Mit Bescheid des Bundesasylamtes (Zahl: 04 20.277/2-BAG) vom 2.4.2008, erlassen am 7.4.2008 wurde der Antrag auf Wiederaufnahme des Asylverfahrens der berufenden Partei gemäß § 69 Absatz 1 Ziffer 2 des Allgemeinen Verwaltungsverfahrensgesetzes (AVG) abgewiesen. Begründend führt der Bescheid aus, dass sich keinerlei Hinweise aus den "übermittelten Akteninhalten" ergeben, dass der Zeuge neue Tatsachen oder Umstände, die die Ast nicht auch selbst bereits geschildert hat / schildern hätte können, ins Treffen führen könnte. Es handelt sich bei den angeführten, vom namhaft gemachten Zeugen zu bestätigenden Umständen, um Vorgänge, die sich allesamt, teilweise bereits Jahre, vor der Flucht der Ast aus ihrem Herkunftsstaat ereignet haben. Die normierten Voraussetzungen zur Stattgebung einer Wiederaufnahme liegen somit eindeutig nicht vor." Zur genauen Begründung siehe jenen Bescheid.

QUELLENAUSZUG:
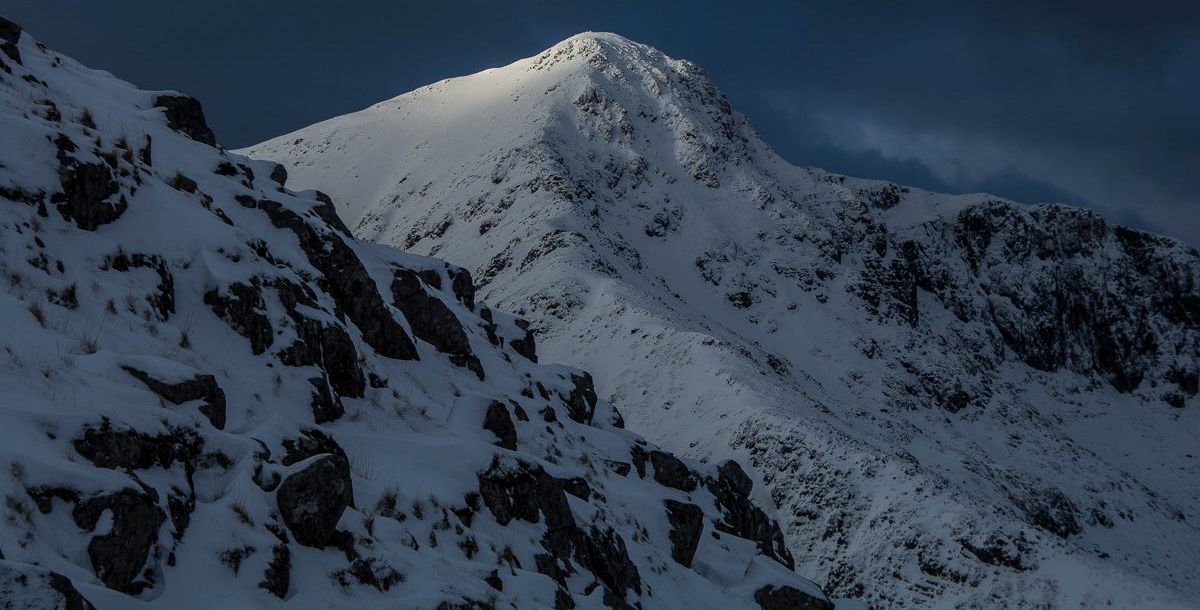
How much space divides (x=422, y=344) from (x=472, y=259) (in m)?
63.4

GESTELLTE AUFGABE 1:
Auf welche Gesetzesbestimmung stützt sich laut dem Textauszug die Abweisung des Antrags auf Wiederaufnahme des Asylverfahrens?
GESTELLTE AUFGABE 2:
Übernimm aus dem Textauszug wortgetreu die Passage zwischen „Mit Bescheid des“ und „siehe jenen Bescheid.“, beide einschließlich.

VOLLSTÄNDIGE ANTWORT 1:
Auf § 69 Absatz 1 Ziffer 2 des Allgemeinen Verwaltungsverfahrensgesetzes (AVG).

VOLLSTÄNDIGE ANTWORT 2:
Mit Bescheid des Bundesasylamtes (Zahl: 04 20.277/2-BAG) vom 2.4.2008, erlassen am 7.4.2008 wurde der Antrag auf Wiederaufnahme des Asylverfahrens der berufenden Partei gemäß § 69 Absatz 1 Ziffer 2 des Allgemeinen Verwaltungsverfahrensgesetzes (AVG) abgewiesen. Begründend führt der Bescheid aus, dass sich keinerlei Hinweise aus den "übermittelten Akteninhalten" ergeben, dass der Zeuge neue Tatsachen oder Umstände, die die Ast nicht auch selbst bereits geschildert hat / schildern hätte können, ins Treffen führen könnte. Es handelt sich bei den angeführten, vom namhaft gemachten Zeugen zu bestätigenden Umständen, um Vorgänge, die sich allesamt, teilweise bereits Jahre, vor der Flucht der Ast aus ihrem Herkunftsstaat ereignet haben. Die normierten Voraussetzungen zur Stattgebung einer Wiederaufnahme liegen somit eindeutig nicht vor." Zur genauen Begründung siehe jenen Bescheid.